All papers are reviewed using a blind review process. Authors of selected contributed papers may be asked to submit extended versions of their papers for an RA-L special issue. All papers must be written in English and submitted electronically in PDF format by emailing it to oel.workshop@gmail.com

Important Dates

  • Submission Deadline: 22 October 2019
  • Notification: 25 October 2019
  • Workshop Date: 8 November 2019






Accepted Papers

Authors Title
Quentin Delfosse, Svenja Stark, Daniel Tanneberg, Vieri Giuliano Santucci, Jan Peters Open-Ended Learning of Grasp Strategies using Intrinsically Motivated Self-Supervision
Andrew Melnik, Luca Lach,Matthias Plappert, Timo Korthals, Robert Haschke, and Helge Ritter Tactile Sensing and Deep Reinforcement Learning for In-Hand Manipulation Tasks
Mario Ríos Muñoz, Lambert Schomaker, S. Hamidreza Kasaei Extending GG-CNN through Automated Model Space Exploration using Knowledge Transfer
J. Kim, N. Cauli, P. Vicente, B. Damas, A. Bernardino, J. Santos-Victor and F. Cavallo Cleaning Tasks Knowledge Transfer between Heterogeneous Robots: A Deep Learning Approach
D. Kamale, S. Mghames, T. Pardi, A. Srinivasany, Gerhard Neumann and Amir Ghalamzan E. Haptic-guiding to Avoid Collision during Teleoperation
T. Pardi, V. Ortenzi, C. Fairbairn, T. Pipe, A. M. Ghalamzan E., and R. Stolkin. Toward a Kinetically-aware Motion Planning for Robotic Cutting on Arbitrary Surfaces

Photos of the workshop

Organizers

Dr.
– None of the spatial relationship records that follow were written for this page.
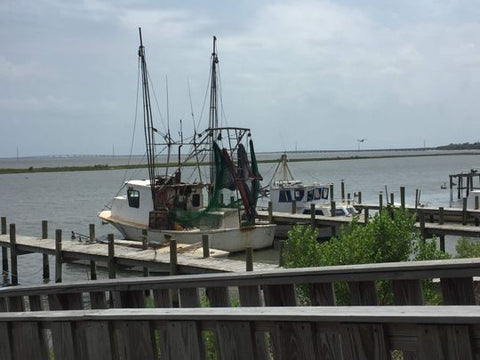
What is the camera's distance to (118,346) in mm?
4035

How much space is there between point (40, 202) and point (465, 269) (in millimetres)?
72802

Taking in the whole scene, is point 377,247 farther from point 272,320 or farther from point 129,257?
point 129,257

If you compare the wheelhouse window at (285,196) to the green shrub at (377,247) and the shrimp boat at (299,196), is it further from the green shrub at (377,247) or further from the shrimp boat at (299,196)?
the green shrub at (377,247)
Hamidreza Kasaei, University of Groningen, the Netherlands

Hamidreza joined the Department of Artificial Intelligence of the University of Groningen, the Netherlands, as a Faculty of Science and Engineering (FSE) Fellow in 2018. Prior to joining University of Groningen, he finished his Ph.D. on open-ended learning approaches to recognise multiple objects and their grasp affordances concurrently as part of an FP7 project named RACE: Robustness by Autonomous Competence Enhancement. His main research interests lie in the area of 3D Object Perception, Grasp Affordance, and Object Manipulation.

Dr. Amir Ghalamzan Esfahani, University of Lincoln, UK

Amir is a Senior Lecture at the University of Lincoln (UoL), UK. He is also a member of Lincoln Centre of Autonomous Systems (LCAS) at UoL. Prior to joining UoL, he was a Research Fellow at University of Birmingham, UK, conducteding research on robotic grasping and manipulation.

Mohammadreza Kasaei, University of Aveiro, Portugal

Mohammadreza is a PhD student at the University of Averio (MAP-i program), Portugal. His Ph.D. aims to propose a hybrid walking framework by coupling a model-based walk engine with DRL algorithms to combine the potential of both approaches. This hybrid framework aims at generating robust, versatile, and agile omnidirectional walking gaits by exploring the full potential of the robot, taking advantage of the analytical solution’s consistency and the flexibility of residual learning.